WRITTEN REQUEST A - Which nation led the recession column's survey in writing or revising household and personal budgets?

PASSAGE PROVIDED -
CAPE TOWN - A friend of mine told me last week: "I work for a wanker. The only problem is that I am the wanker."

It was frippery, of course, but it captures our times as we've hit the depths of the worst recession in living memory. In the good times companies can afford to be benevolent to their staff; in the bad times they can get downright evil.

Even my friend, who has prided himself on evading the corporate world to create a sustainable small business is having to make hard decisions but because his staff are a small, close-knit team, he also wants to treat them fairly even if it means countless sleepless nights for him and taking a hit in revenue.

Most of us, unfortunately, find ourselves in the same position as our parents' generation, working for big companies that we know will put us out to pasture at 50 because it's cheaper to retrench us than keep us on at the salaries we've worked so hard over decades to increase.  We've seen it happen to many of our parents and, over the past year, to our older colleagues.

At the end of last year I was working for a big firm that cut a large number of staff in a voluntary retrenchment programme and witnessed the enormous damage to morale as people had to say goodbye to favourite colleagues and then take on extra responsibility for no extra pay and little prospect of bonuses or increases - all the while wondering if they were next, should the company move to involuntary retrenchments.

But I have also detected something else on the wind: an upsurge in entrepreneurial yearning where many are plotting how to break free from the corporate world and strike out on their own so that they can control their own destinies.

Right now might not be the time to do it but I don't think we can underestimate the change in people's attitudes to the corporate world and to money that this recession has brought.

In August an international research firm, Synovate, polled more than 11 000 people in 16 countries worldwide (including in South Africa) and it released its finding two weeks ago. It found that one in four people worldwide felt the recession had helped them to rearrange their priorities and most (55%) had permanently changed their attitudes to the importance of saving money though 47% were looking forward to being able to spend freely again.  

South Africa features in the research as the leading nation (52%) in having written or revised household and personal budgets. South Africans were also the second highest nation for job losses (21%), topped only by Brazilians (23%) and followed by New Zealanders (15%). And more South Africans (17%) than any other nation polled said that they had taken on an additional job to the one they already have.

Half of all South Africans, the survey said, are using more cash as a way to curb frittering away money with credit cards - and this from a nation that has never been debt averse.

Six hundreds of our fellow countrymen took part in the survey, which is a fairly decent sample, and these dire figures are borne out by other research. The latest AMPS figures, for instance, found that the average South African income had declined to R6 928 in the first six months of this year compared with R7 135 in the last six months of 2008.  And last month Statistics SA said that there were 770 000 fewer people in employment in the third quarter of this year compared with the same period in 2008.

WRITTEN REQUEST B - Please update the listing from the line with "What is the distance between the camera" to the line with "565 centimetres" by replacing "distance" with "separation", leaving everything else unchanged, and return only those lines.

RECORDS SHOWN -

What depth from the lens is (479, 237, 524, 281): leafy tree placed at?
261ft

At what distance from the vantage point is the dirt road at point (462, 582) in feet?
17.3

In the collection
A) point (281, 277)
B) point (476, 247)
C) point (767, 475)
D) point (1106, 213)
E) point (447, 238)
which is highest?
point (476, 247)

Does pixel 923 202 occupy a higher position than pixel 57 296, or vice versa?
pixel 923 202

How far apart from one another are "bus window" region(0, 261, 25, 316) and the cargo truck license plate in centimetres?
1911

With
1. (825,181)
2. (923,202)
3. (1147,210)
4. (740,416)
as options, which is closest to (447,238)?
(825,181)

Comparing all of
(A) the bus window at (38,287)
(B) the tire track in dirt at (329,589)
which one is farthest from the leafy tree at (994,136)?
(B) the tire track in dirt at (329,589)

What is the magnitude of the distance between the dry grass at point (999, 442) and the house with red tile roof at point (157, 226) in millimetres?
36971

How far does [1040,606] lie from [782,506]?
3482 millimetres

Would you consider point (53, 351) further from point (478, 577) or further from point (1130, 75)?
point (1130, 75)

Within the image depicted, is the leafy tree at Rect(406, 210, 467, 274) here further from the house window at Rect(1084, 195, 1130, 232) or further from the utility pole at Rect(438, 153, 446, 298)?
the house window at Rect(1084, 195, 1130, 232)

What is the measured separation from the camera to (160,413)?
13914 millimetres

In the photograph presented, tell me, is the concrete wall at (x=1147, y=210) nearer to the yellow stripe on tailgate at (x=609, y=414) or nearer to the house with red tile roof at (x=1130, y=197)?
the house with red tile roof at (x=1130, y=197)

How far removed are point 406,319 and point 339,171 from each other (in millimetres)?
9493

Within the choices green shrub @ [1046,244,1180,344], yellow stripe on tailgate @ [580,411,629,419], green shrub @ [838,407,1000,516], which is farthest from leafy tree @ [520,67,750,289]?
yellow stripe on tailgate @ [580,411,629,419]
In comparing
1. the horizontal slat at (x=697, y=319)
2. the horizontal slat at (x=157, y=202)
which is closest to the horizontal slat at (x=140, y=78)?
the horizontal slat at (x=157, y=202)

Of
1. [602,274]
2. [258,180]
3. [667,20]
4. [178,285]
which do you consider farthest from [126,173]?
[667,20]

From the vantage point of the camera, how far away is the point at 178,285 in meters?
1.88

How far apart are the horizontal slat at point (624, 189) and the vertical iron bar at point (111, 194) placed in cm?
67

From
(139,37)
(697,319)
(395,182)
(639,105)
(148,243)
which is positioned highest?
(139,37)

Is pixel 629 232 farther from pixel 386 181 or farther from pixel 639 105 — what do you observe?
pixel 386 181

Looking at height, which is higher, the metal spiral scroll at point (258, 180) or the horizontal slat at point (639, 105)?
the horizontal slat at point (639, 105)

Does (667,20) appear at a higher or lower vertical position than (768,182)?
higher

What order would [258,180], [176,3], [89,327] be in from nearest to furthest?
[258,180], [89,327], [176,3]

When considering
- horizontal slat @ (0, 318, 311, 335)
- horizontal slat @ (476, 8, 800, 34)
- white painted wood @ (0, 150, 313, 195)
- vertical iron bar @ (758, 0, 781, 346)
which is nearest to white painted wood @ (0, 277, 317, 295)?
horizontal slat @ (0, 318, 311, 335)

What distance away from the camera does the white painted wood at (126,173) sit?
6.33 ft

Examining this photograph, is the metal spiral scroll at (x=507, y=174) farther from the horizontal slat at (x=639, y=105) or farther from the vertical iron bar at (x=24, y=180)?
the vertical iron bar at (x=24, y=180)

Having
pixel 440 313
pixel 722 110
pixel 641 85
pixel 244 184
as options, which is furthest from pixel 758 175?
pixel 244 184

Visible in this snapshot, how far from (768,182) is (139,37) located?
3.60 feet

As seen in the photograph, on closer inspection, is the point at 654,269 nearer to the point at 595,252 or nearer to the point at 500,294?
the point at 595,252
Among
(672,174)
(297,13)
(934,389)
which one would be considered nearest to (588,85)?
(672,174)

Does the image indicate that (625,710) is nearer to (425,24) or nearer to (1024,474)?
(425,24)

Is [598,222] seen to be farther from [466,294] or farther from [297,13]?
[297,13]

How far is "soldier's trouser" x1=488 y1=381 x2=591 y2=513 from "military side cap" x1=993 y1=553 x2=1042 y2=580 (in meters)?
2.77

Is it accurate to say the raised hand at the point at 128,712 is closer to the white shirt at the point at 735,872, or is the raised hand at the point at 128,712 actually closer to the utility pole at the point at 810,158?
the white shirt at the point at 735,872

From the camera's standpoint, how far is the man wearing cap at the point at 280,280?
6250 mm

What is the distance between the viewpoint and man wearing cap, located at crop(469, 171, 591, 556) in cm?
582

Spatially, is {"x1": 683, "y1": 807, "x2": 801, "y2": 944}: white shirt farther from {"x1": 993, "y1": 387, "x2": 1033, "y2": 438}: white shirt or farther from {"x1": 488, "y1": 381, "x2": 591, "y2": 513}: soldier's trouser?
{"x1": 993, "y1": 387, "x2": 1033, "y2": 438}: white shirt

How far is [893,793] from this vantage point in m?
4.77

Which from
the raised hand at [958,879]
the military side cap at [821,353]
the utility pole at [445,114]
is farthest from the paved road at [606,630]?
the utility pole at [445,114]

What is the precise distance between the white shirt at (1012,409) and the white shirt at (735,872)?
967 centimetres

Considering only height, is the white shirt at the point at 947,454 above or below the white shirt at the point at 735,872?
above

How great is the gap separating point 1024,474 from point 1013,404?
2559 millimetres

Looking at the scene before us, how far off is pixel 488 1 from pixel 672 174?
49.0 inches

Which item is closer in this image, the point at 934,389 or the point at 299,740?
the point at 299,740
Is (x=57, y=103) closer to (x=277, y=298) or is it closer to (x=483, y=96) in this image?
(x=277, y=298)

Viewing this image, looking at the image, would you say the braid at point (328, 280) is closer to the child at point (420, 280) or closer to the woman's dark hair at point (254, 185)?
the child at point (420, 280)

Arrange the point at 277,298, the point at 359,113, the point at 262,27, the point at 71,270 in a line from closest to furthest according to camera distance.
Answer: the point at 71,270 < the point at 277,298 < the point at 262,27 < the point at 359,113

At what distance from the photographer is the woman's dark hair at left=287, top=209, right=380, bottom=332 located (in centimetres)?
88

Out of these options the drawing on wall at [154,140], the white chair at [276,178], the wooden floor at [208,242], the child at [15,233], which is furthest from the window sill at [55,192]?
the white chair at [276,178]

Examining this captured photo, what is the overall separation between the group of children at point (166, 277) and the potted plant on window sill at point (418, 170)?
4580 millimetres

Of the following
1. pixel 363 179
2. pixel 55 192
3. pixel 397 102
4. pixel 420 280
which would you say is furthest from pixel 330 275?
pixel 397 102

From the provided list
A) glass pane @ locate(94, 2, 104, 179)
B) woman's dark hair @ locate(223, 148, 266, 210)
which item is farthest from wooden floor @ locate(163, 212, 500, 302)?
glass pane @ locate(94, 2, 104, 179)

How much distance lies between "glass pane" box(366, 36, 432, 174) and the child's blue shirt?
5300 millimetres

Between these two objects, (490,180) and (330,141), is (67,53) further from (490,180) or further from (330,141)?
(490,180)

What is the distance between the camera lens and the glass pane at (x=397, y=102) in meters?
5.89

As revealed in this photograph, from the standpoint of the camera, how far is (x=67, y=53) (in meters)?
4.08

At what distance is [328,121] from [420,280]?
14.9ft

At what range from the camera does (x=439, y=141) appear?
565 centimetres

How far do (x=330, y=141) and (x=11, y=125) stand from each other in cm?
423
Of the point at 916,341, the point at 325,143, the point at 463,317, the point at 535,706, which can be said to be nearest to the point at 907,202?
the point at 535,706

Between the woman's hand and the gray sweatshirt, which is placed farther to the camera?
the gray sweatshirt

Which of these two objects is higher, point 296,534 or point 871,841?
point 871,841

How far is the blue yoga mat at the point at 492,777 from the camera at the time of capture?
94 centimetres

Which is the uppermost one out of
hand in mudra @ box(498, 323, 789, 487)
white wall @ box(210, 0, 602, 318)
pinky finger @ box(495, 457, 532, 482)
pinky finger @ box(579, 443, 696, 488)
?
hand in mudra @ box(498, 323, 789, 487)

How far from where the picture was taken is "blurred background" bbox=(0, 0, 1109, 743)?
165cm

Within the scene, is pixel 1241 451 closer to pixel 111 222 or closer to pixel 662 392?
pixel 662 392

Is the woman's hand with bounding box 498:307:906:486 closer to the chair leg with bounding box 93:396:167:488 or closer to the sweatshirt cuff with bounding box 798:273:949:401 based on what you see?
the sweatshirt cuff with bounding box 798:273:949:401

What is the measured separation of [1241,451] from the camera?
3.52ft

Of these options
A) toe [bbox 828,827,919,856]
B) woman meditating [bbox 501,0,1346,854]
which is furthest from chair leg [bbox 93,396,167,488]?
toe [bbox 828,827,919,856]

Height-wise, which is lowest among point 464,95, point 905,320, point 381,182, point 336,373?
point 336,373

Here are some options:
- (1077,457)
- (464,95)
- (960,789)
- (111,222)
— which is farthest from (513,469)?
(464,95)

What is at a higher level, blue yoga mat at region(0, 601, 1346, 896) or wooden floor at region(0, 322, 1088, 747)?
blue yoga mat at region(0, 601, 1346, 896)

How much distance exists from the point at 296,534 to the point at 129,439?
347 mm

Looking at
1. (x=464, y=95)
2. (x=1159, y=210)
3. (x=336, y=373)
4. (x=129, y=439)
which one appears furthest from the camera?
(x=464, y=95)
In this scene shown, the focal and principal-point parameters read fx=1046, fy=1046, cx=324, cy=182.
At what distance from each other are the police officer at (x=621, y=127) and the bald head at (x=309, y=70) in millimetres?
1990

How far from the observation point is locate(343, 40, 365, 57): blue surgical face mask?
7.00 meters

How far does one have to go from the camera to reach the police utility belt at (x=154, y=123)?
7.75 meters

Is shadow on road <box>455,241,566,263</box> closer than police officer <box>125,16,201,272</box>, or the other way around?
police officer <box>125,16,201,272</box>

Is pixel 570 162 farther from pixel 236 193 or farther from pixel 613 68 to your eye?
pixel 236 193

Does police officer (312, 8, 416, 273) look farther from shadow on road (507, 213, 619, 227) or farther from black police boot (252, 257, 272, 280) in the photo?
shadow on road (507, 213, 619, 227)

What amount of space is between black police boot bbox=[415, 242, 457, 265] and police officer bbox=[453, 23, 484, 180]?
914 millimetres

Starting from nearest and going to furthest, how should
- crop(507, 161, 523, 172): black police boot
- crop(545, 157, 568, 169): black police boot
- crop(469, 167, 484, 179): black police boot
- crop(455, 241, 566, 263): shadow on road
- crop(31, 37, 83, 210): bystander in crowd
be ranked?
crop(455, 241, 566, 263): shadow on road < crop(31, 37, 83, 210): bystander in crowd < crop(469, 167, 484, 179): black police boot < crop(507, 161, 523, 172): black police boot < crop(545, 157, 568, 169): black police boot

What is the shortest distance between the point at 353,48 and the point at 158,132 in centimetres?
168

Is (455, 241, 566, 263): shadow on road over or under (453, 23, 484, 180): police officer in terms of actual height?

EXPECTED ANSWER A - South Africa, at 52%.

EXPECTED ANSWER B -
What is the separation between the camera lens and the glass pane at (x=397, y=102) in meters?
5.89

As revealed in this photograph, from the standpoint of the camera, how far is (x=67, y=53) (in meters)?
4.08

At what separation is [328,121] from [420,280]?
14.9ft

At what range from the camera does (x=439, y=141) appear?
565 centimetres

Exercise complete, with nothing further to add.